# Prompt 1:
List every line in the listing below that contains the string "located".

# Source passage:
When a person has committed himself or herself to a certain way of behaving and over time has become calcified in displaying that behaviour, it is very difficult to hold out any hope that such an individual will effect any meaningful change in that pattern. Said person will make outrageous statements, which will offend the sensibilities of those who would not dare say those things, but who will, nevertheless, expect that to be par for the course and may just set it aside with a shrug, a hiss of the teeth, or a temporary outburst of rage against the offender.
Two such individuals spring readily to mind: Donald Trump, former US president, and Everald Warmington, Member of Parliament for St Catherine South Western since 2002. When either person says outrageous things, in a sense, we do not expect better from them. We may be more surprised if their statements were clothed with civility than the incivility to which we have become accustomed. We may be tempted to dismiss them as just being who they are — men whose utterances should not be taken seriously.
I wish it were that simple. This would be acceptable if the gentlemen in question did not wield enormous power and influence — Trump's more expansive than Warmington's, but influence nonetheless — over the lives of fawning constituents. Trump's egregious behaviour has been well documented so there is hardly any sense in rehashing it here.

# Supplied records:
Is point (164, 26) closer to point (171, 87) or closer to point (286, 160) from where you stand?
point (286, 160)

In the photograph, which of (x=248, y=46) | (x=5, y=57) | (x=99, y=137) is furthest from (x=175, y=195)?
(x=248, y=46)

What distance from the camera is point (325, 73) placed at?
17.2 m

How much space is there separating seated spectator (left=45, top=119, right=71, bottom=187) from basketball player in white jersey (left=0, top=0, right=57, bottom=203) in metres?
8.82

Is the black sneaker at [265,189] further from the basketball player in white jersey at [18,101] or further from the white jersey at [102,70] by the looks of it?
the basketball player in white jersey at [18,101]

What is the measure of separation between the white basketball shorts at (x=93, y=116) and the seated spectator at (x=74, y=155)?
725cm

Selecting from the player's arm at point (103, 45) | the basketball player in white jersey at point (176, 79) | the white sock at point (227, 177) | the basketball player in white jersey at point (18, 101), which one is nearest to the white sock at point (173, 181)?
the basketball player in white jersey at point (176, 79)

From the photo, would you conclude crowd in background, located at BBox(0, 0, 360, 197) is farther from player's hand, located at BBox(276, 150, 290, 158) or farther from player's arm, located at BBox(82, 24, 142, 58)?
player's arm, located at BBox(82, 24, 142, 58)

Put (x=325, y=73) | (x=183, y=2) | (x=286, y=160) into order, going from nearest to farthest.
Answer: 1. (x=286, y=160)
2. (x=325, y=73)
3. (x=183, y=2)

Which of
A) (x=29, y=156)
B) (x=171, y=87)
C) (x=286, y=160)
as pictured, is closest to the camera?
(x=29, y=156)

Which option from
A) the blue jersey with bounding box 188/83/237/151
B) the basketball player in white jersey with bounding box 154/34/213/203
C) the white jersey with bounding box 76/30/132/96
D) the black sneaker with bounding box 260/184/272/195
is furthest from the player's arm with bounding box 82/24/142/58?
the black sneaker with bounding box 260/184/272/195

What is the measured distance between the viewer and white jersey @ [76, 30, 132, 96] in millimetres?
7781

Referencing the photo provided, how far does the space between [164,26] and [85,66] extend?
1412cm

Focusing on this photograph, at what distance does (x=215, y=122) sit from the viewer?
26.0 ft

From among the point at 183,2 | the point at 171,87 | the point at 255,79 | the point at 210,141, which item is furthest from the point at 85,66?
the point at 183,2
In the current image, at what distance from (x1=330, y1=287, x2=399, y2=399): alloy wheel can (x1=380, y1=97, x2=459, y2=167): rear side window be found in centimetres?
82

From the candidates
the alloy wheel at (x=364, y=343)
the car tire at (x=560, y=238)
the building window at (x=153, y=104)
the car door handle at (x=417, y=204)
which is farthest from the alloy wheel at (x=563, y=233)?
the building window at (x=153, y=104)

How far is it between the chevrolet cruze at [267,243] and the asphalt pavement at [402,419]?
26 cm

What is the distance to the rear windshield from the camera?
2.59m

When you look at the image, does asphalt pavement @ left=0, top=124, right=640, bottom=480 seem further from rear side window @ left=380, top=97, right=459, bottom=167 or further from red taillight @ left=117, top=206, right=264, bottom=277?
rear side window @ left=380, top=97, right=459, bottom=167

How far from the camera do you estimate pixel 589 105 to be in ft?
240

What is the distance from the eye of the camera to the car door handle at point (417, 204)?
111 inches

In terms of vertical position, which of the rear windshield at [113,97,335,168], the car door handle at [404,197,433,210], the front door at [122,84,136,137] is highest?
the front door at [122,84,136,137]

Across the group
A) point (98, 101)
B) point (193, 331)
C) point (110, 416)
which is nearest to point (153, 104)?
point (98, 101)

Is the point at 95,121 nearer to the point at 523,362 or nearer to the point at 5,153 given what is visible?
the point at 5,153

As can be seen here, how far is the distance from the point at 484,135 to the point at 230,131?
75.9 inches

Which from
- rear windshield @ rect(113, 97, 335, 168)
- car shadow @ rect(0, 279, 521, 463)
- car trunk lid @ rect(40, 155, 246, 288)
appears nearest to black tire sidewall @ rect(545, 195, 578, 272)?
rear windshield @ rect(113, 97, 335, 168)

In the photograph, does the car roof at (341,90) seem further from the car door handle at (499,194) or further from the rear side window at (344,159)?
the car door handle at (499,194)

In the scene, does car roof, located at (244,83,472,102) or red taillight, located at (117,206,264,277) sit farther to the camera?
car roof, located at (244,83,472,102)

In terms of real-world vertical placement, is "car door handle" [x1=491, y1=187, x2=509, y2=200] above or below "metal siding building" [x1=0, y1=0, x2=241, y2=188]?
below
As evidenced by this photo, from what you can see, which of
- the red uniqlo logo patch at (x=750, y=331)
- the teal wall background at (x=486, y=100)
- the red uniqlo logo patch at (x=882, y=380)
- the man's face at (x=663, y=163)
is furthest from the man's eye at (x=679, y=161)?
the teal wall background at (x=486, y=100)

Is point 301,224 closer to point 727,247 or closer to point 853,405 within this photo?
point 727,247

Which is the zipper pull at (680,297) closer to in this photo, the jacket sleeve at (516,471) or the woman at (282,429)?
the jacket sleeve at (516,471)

# Prompt 2:
Reproduce the entire commentary on Donald Trump and Everald Warmington above, word for word.

# Answer 1:
From the photo, would you conclude crowd in background, located at BBox(0, 0, 360, 197) is farther from player's hand, located at BBox(276, 150, 290, 158) or farther from player's arm, located at BBox(82, 24, 142, 58)?
player's arm, located at BBox(82, 24, 142, 58)
In the scene, does car roof, located at (244,83,472,102) or red taillight, located at (117,206,264,277) sit farther to the camera?
car roof, located at (244,83,472,102)

# Answer 2:
When a person has committed himself or herself to a certain way of behaving and over time has become calcified in displaying that behaviour, it is very difficult to hold out any hope that such an individual will effect any meaningful change in that pattern. Said person will make outrageous statements, which will offend the sensibilities of those who would not dare say those things, but who will, nevertheless, expect that to be par for the course and may just set it aside with a shrug, a hiss of the teeth, or a temporary outburst of rage against the offender.
Two such individuals spring readily to mind: Donald Trump, former US president, and Everald Warmington, Member of Parliament for St Catherine South Western since 2002. When either person says outrageous things, in a sense, we do not expect better from them. We may be more surprised if their statements were clothed with civility than the incivility to which we have become accustomed. We may be tempted to dismiss them as just being who they are — men whose utterances should not be taken seriously.
I wish it were that simple. This would be acceptable if the gentlemen in question did not wield enormous power and influence — Trump's more expansive than Warmington's, but influence nonetheless — over the lives of fawning constituents. Trump's egregious behaviour has been well documented so there is hardly any sense in rehashing it here.